> **About this exercise**:
Return only those lines of the records below in which "Tanzania" appears.

━━━━━ Dataset records ━━━━━

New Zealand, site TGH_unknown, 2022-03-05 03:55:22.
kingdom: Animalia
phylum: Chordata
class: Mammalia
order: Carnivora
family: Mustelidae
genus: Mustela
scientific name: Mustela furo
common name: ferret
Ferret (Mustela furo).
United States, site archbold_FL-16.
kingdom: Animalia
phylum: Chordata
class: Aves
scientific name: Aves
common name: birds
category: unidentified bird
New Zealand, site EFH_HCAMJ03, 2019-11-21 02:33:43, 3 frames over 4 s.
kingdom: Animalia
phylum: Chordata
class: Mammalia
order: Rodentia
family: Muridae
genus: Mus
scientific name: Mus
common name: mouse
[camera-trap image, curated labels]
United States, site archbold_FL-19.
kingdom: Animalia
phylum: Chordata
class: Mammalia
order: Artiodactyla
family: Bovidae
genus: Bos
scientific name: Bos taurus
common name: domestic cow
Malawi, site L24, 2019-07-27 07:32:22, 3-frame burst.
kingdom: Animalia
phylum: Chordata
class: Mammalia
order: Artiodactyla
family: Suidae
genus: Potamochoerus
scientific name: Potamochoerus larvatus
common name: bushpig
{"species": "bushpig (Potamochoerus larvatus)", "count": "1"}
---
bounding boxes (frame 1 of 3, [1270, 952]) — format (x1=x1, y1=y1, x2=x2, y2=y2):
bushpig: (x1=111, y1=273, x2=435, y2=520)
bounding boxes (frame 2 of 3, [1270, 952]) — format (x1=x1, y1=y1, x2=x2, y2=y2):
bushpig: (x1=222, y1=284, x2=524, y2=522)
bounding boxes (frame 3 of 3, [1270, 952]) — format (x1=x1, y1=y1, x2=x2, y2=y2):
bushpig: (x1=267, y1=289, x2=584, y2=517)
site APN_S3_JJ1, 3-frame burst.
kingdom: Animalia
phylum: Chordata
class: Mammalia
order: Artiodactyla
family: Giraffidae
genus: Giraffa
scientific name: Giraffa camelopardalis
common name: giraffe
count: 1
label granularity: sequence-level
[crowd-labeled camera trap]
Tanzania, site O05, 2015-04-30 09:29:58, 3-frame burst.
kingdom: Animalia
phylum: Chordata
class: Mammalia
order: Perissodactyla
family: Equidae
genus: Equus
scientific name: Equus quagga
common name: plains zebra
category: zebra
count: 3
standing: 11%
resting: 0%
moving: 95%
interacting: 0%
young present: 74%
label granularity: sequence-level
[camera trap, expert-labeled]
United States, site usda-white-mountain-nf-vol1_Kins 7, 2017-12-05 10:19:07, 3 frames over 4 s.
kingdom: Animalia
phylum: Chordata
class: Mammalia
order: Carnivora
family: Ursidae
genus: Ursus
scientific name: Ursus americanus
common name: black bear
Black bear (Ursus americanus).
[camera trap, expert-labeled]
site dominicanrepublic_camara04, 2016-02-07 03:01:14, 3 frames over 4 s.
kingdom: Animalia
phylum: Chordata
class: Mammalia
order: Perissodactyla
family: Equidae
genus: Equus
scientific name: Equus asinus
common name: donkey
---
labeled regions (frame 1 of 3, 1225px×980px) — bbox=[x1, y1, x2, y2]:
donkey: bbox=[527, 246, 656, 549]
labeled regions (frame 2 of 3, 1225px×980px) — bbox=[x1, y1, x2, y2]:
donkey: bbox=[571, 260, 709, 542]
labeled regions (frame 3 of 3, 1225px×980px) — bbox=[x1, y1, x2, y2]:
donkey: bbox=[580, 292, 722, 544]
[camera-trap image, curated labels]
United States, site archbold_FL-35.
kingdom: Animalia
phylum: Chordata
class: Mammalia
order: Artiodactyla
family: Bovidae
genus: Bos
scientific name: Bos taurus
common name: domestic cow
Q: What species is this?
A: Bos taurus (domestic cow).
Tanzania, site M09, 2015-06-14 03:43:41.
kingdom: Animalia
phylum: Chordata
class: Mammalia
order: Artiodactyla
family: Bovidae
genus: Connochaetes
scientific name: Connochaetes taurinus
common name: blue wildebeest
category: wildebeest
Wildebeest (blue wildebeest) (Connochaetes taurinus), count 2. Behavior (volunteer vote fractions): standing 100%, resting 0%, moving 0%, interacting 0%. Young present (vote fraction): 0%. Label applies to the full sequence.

━━━━━

> **Reply**:
Tanzania, site O05, 2015-04-30 09:29:58, 3-frame burst.
Tanzania, site M09, 2015-06-14 03:43:41.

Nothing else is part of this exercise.